Oskar Lange
Oskar Lange (1904–1965) was a Polish economist who formulated the most influential response to Mises's critique of socialist calculation. In a series of essays in the 1930s, Lange proposed a market socialism in which publicly owned enterprises respond to prices set by a central planning board through a trial-and-error process analogous to the Walrasian tâtonnement.
Lange's argument accepted Mises's epistemic premise — that rational allocation requires price information — but denied his institutional conclusion. Prices need not emerge from private ownership and exchange, Lange argued; they can be discovered by a planning board that adjusts prices until supply equals demand, exactly as a market does.

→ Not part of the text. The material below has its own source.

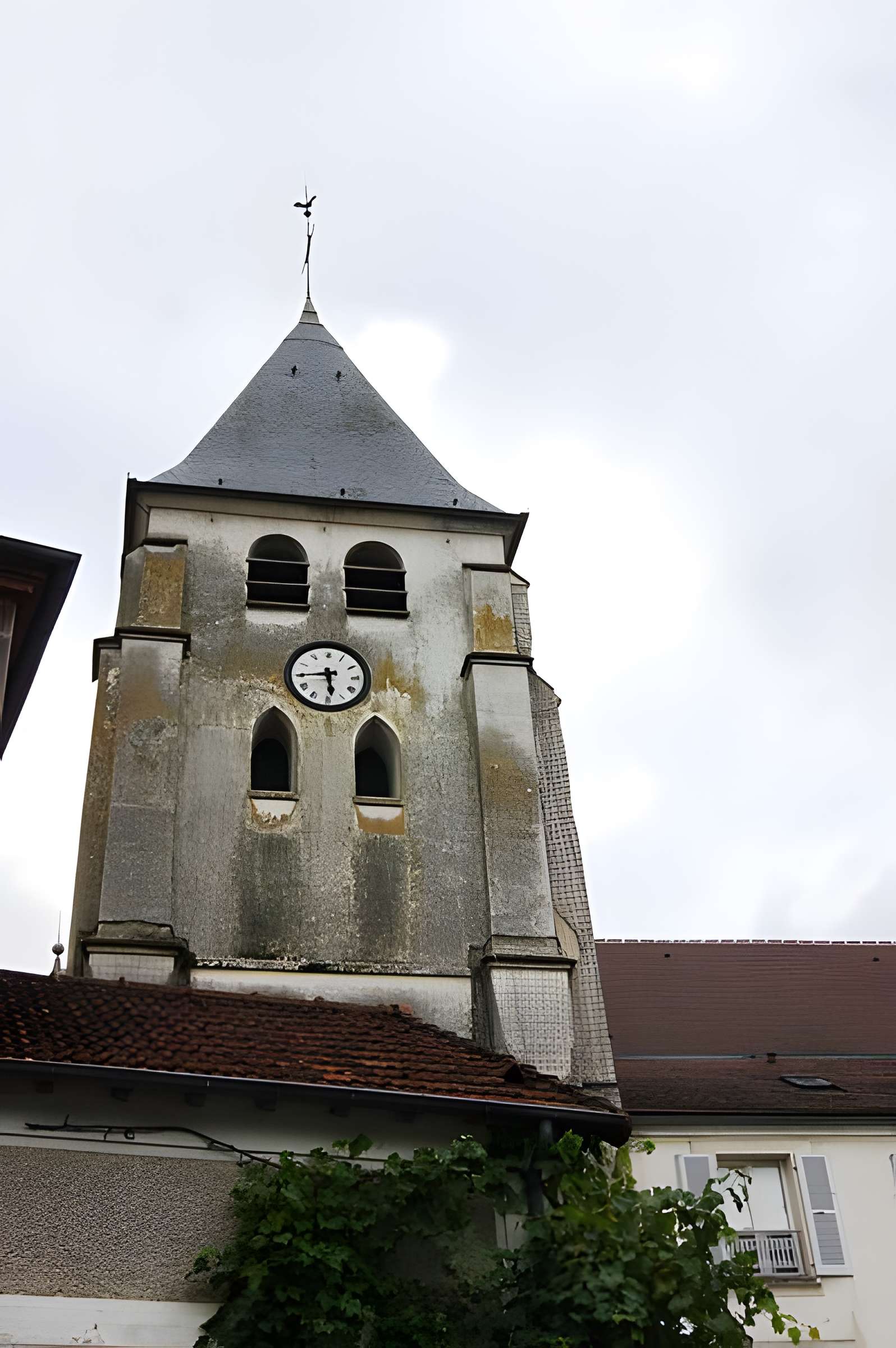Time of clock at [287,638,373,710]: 5:44
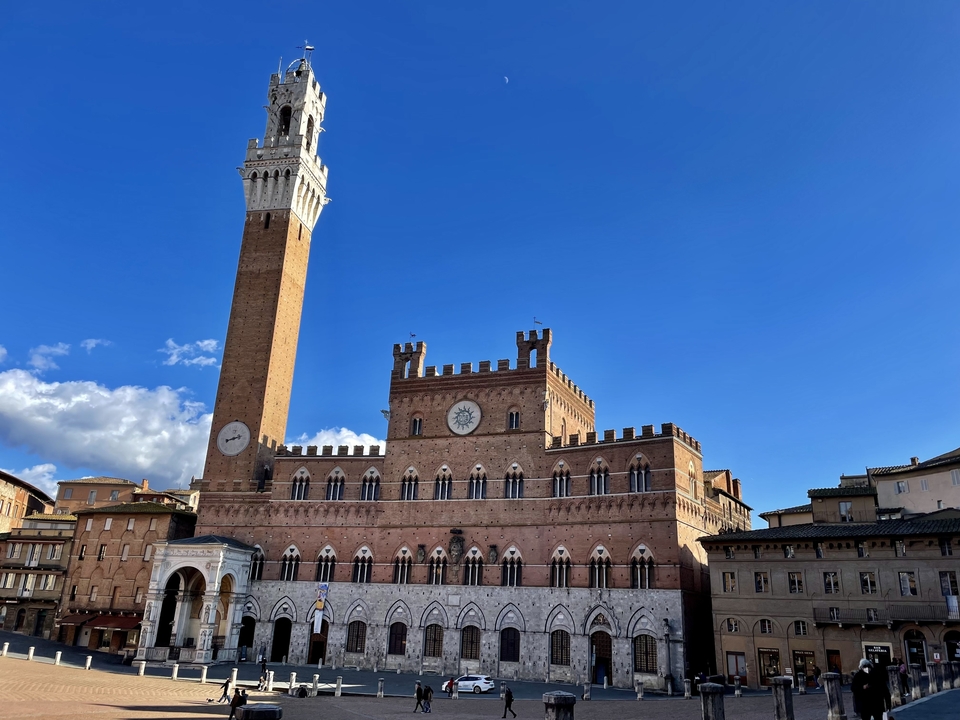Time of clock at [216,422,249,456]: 8:12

The computer, Lange later suggested, could perform the calculations that the market performs through decentralized interaction.

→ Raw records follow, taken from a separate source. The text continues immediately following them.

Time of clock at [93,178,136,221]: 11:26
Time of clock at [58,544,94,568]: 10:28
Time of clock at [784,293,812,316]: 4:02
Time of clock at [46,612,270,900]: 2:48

The debate between Mises and Lange is not merely historical. It is the prehistory of contemporary disputes about algorithmic governance and digital platforms. Lange believed that a sufficiently powerful computational system could replace market coordination. The platforms have proven him half-right: they do perform algorithmic coordination at a scale that would have astonished him. But they have also proven Mises half-right: the coordination is not democratic, not accountable, and not oriented toward social welfare. It is oriented toward extraction.
Project Cybersyn was, in effect, Stafford Beer's attempt to synthesize Mises and Lange: a cybernetic system that used real-time feedback rather than either market prices or central planning. The synthesis failed. But the problem remains.